Diffeomorphism symmetries near a timelike surface in black hole spacetime

TL;DR

This paper investigates the symmetries near a timelike surface at arbitrary radius in Schwarzschild and Kerr black hole spacetimes, revealing a BMS-like algebra that may shed light on horizon degrees of freedom and thermodynamics.

Contribution

It extends the analysis of gravitational symmetries to timelike surfaces inside black hole spacetimes, uncovering a BMS-like algebra at arbitrary radial positions.

Findings

Symmetry algebra resembles BMS symmetry found at null infinity.

The analysis applies to both Schwarzschild and Kerr black holes.

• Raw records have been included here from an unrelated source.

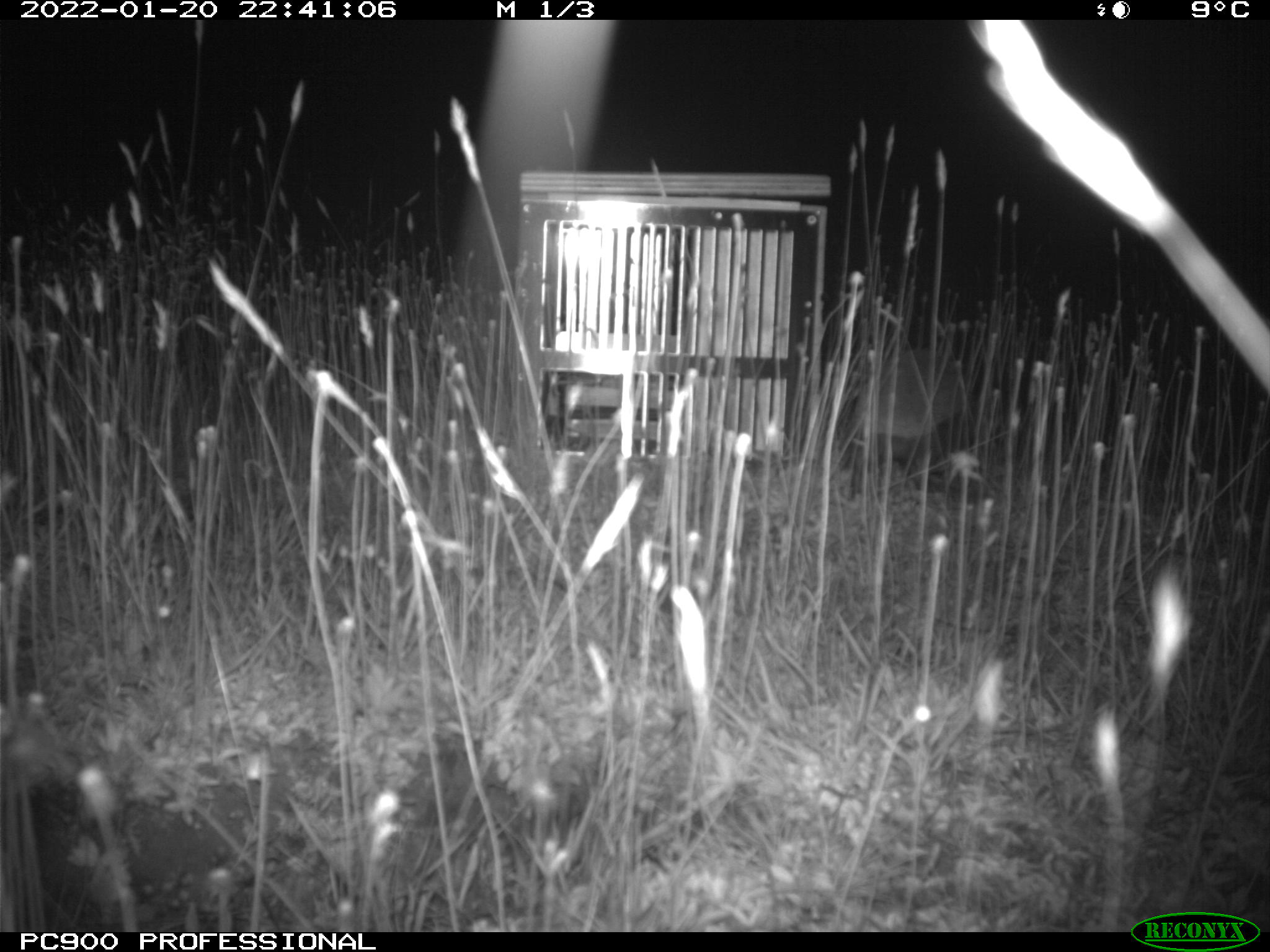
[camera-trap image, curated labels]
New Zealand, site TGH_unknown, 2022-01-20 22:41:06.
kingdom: Animalia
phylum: Chordata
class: Mammalia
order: Eulipotyphla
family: Erinaceidae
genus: Erinaceus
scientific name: Erinaceus europaeus europaeus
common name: european hedgehog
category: hedgehog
Hedgehog (european hedgehog) (Erinaceus europaeus europaeus).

Symmetries are identified on timelike hypersurfaces outside the horizon.

Abstract

Recently symmetries of gravity and gauge fields in the asymptotic regions of spacetime have been shown to play vital role in their low energy scattering phenomena. Further, for the black hole spacetime, near horizon symmetry has been observed to play possible role in understanding the underlying degrees of freedom for thermodynamic behaviour of horizon. Following the similar idea, in this paper, we analyzed the symmetry and associated algebra near a timelike surface which is situated at any arbitrary radial position and is embedded in black hole spacetime. In this paper we considered both Schwarzschild and Kerr black hole spacetimes. The families of hypersurfaces with constant radial coordinate (outside the horizon) in these spacetimes is timelike in nature and divide the space into two distinct regions. The symmetry algebra turned out to be reminiscent of Bondi-Metzner-Sach (BMS) symmetry, found in the asymptotic null infinity.